* _EXERCISE TEXT_
┏━━

Edge Delta Top-k Node
4 minute read
Overview
Top-k queries return a list of a set length of pattern matches ranked from the top by the frequency of their occurrence. Using a Top-K query is generally more resource efficient than other queries that first get a set of all matches, even the lowest ranking, for a given pattern before ranking them. This is because Top-K queries are concerned with only the highest or top ranking matches, so it stops retrieving matches when the top matches have been discovered.
A Top-k processor searches for matches for a given Golang regex pattern and it creates a leader board string for the interval with up to a maximum of (k) number of entries. It requires a lower limit for matches, a defined data collection interval, and a character to separate the matches into named groups. These parameters are configured in the agent yaml in a top_ks section.
Example Configuration
In the following example, logs matching the pattern would be selected and the named groups combined together to form a key for the records being counted.
Only the top 3 items are picked for reporting. This is configured with the k parameter. The metrics will be reported at an interval of every 30 seconds before being removed locally. The lower_limit parameter means that only records that have at least 2 occurrences will be included in the leader board. This means that the list might be shorter than the k of 3. A comma separator is configured to combine the named group values together to form a record key.
nodes:
- name: top_api_requests
type: top_k
pattern: (?P<method>\w+) (?P<path>.+) HTTP\/\d.0
k: 3
interval: 30s
lower_limit: 2
separator: ","

┗━━

* _EXTRACTED INFORMATION_

┏━━

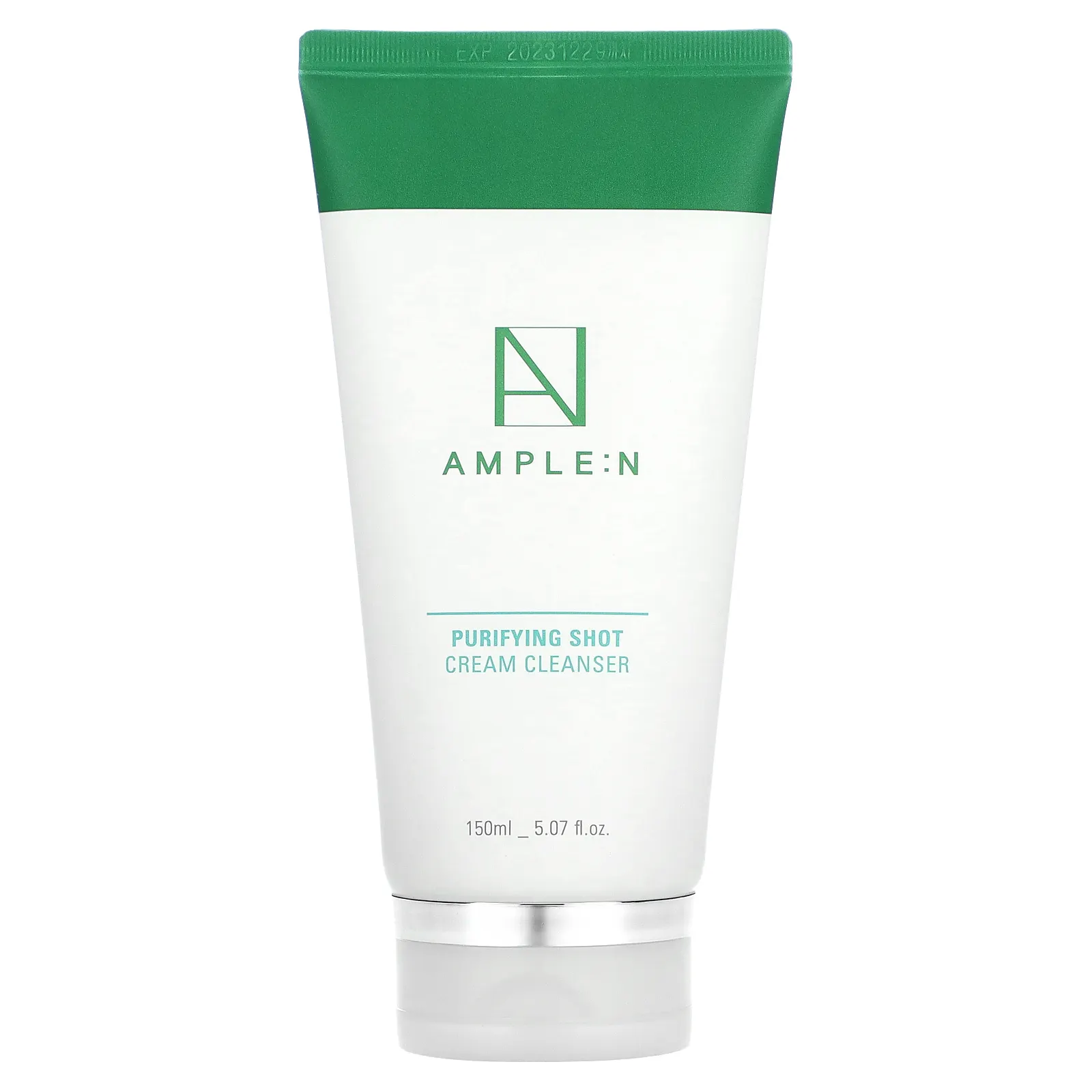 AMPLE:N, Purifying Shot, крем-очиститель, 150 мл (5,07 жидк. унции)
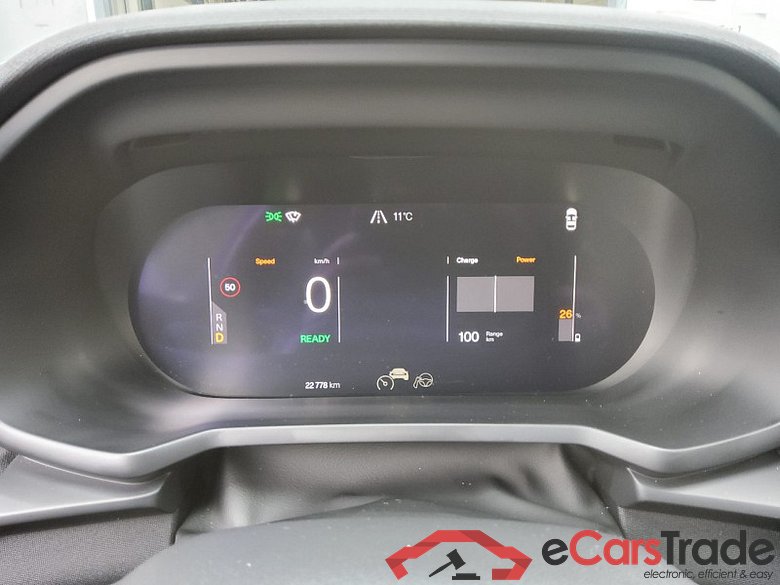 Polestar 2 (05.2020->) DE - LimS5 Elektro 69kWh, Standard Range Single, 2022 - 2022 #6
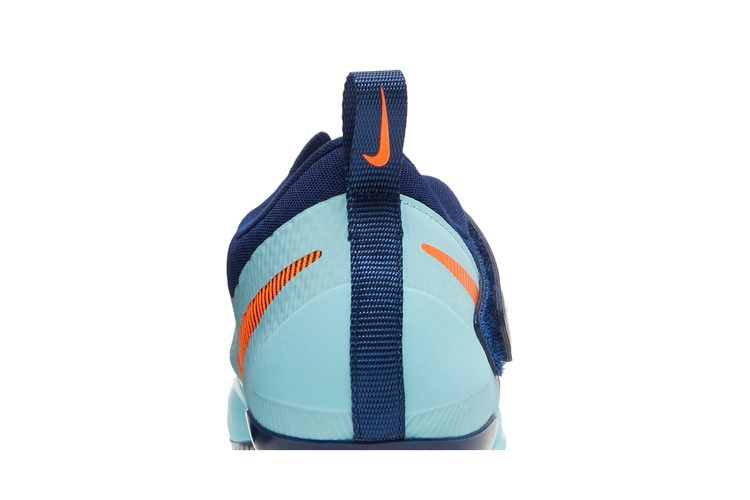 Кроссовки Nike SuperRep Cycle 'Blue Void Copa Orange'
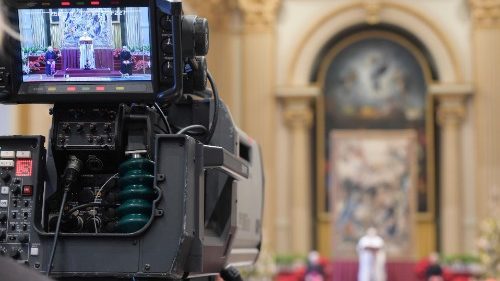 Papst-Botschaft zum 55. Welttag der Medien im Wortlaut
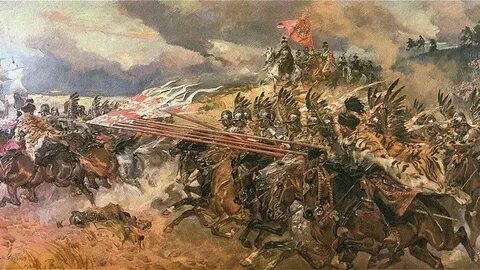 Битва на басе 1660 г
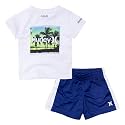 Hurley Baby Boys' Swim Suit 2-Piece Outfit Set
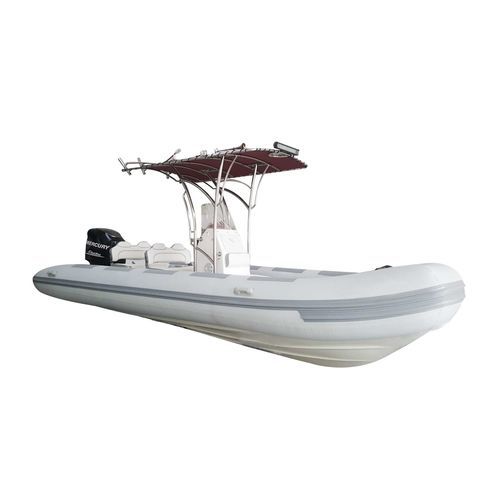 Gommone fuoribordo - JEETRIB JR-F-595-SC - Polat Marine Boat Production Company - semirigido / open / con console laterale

┗━━

* _EXERCISE INSTRUCTIONS_
Reproduce the Top-k node page above word for word, from "A Top-k processor" to "records being counted.".

* _THE COMPLETED TASK_
A Top-k processor searches for matches for a given Golang regex pattern and it creates a leader board string for the interval with up to a maximum of (k) number of entries. It requires a lower limit for matches, a defined data collection interval, and a character to separate the matches into named groups. These parameters are configured in the agent yaml in a top_ks section.
Example Configuration
In the following example, logs matching the pattern would be selected and the named groups combined together to form a key for the records being counted.